### EXTRACTED MATERIAL
/---

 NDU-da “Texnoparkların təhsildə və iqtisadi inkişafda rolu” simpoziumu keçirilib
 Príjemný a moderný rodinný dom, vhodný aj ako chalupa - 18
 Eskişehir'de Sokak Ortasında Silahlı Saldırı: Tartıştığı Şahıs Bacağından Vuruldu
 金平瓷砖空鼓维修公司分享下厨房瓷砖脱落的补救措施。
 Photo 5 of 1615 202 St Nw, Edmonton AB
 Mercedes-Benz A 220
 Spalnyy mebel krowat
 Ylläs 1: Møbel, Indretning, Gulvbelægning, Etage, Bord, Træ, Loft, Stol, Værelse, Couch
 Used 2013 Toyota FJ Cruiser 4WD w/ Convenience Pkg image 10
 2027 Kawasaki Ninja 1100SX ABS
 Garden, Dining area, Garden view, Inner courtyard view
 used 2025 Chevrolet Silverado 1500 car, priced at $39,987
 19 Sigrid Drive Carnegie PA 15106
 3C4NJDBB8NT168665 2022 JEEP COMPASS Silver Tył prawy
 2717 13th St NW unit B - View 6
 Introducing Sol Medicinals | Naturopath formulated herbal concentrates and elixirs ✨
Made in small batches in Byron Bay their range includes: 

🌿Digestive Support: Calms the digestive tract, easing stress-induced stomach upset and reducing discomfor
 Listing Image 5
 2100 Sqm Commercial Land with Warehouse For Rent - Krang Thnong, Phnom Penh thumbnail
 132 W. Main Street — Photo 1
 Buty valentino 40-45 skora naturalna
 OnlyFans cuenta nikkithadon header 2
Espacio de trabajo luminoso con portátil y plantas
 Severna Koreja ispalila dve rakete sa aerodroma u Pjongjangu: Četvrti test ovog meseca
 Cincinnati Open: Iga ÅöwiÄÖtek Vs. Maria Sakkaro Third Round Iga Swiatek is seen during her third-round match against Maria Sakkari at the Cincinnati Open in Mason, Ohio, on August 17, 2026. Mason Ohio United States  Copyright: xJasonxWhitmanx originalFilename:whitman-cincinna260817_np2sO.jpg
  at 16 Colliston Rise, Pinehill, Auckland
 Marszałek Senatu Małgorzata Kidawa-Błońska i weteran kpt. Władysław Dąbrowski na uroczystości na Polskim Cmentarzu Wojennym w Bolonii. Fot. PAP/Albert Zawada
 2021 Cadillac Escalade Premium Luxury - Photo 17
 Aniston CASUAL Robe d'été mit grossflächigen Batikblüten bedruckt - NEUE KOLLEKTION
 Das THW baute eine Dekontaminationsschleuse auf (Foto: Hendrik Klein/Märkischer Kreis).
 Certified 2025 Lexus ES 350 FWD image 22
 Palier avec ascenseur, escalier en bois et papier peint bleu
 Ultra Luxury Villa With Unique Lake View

\---

### TASK DETAILS
As listed above, the lines from the line with "Espacio de trabajo" to the line with "Palier avec ascenseur, escalier" are to be echoed exactly, with both ends included and nothing added.

### EXPECTED ANSWER
Espacio de trabajo luminoso con portátil y plantas
 Severna Koreja ispalila dve rakete sa aerodroma u Pjongjangu: Četvrti test ovog meseca
 Cincinnati Open: Iga ÅöwiÄÖtek Vs. Maria Sakkaro Third Round Iga Swiatek is seen during her third-round match against Maria Sakkari at the Cincinnati Open in Mason, Ohio, on August 17, 2026. Mason Ohio United States  Copyright: xJasonxWhitmanx originalFilename:whitman-cincinna260817_np2sO.jpg
  at 16 Colliston Rise, Pinehill, Auckland
 Marszałek Senatu Małgorzata Kidawa-Błońska i weteran kpt. Władysław Dąbrowski na uroczystości na Polskim Cmentarzu Wojennym w Bolonii. Fot. PAP/Albert Zawada
 2021 Cadillac Escalade Premium Luxury - Photo 17
 Aniston CASUAL Robe d'été mit grossflächigen Batikblüten bedruckt - NEUE KOLLEKTION
 Das THW baute eine Dekontaminationsschleuse auf (Foto: Hendrik Klein/Märkischer Kreis).
 Certified 2025 Lexus ES 350 FWD image 22
 Palier avec ascenseur, escalier en bois et papier peint bleu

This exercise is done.